A propos de l'auteur: Jean-Baptiste Bester a d'abord été assistant réalisateur sur des longs métrages, pour de prestigieux metteurs en scène tels que Samuel Fuller.Il est l'auteur de Bois d'ébène, publié aux Presses de la Cité.

Entre roman d'aventures et saga africaine, A l'heure où dorment les fauves aurait pu être un excellent roman si hélas, il n'avait pas exploité toutes les ficelles d'un scénario digne des téléfilms de M6! Lorsque BOB m'a proposé ce roman, je ne savais que très peu de choses hormis le résumé fort aguicheur. Tout me plaisait. Le contexte: Fin du XIXe siècle en Afrique du Sud, un conflit entre les Anglais et les Boers pour le pouvoir et la suprématie d'un territoire encore sauvage, la découverte d'un diamant puis sa disparition, une histoire d'amour un peu simplette, et les cultures tribales.
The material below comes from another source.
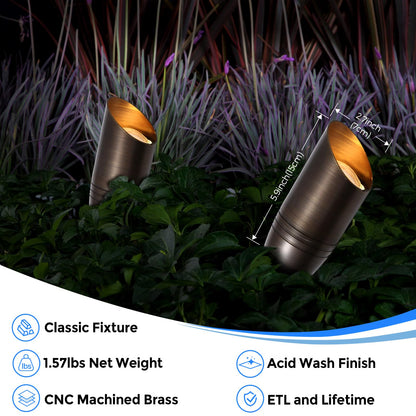 Gardencoin Solid Brass Outdoor Landscape Spotlights, 12V Heavy Duty Low Voltage LED Landscape Lights Waterproof for Garden Uplighting, Classic Bronze Accent Lighting Fixture Without MR16 Bulb, 4 Pack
Un résumé bien tentant entre évasion et aventure romanesque. Pour le coup de l'aventure il y en a, cela ne fait aucun doute! Complots, assassinats, trahisons, argent, pouvoir, amour et luxe. Le tout y est. Le résumé ne ment pas sur la marchandise si je puis me permettre! Pourtant tant de clichés, tant de déjà vu!!! Entre le mineur noir Kalawi servant de guide, entre le chef zoulou et sa magnificience tant respectée, entre le courtier Paul, chargé de l'enquête au service du magnat Alan Forbes, qui tombe amoureux de sa fille!! Entre la bataille pour le diamant opposant deux grands hommes: Alan Forbes et Pieter Van Nuys. Rebondissements et action certes, mais je me suis totalement ennuyée! A la limite je préfèrerais regarder le dit "téléfilm" en question, ce qui serait plus captivant. Une intrigue tellement prévisible, où l'imagination est desservie par des clichés historiques. Assurément un livre qui aurait pu être captivant mais dont la palabre ne m'a guère inspirée. C'est dommage! Fort dommage...Je dois reconnaître pourtant une bonne écriture, sans longueurs, sans lourdeurs, plutôt fluide qui rend le roman facile à lire et dont les nombreuses descriptions de paysages sont du reste très plaisantes et qui ont le mérite de nous donner envie de voyager dans ce pays aux couleurs resplendissantes.

Je remercie Bob pour l'envoi de ce livre et le conseillerais néanmoins à tous ceux qui rêvent d'Afrique exotique et sauvage.


Le billet de Keltia qui est du même avis que moi.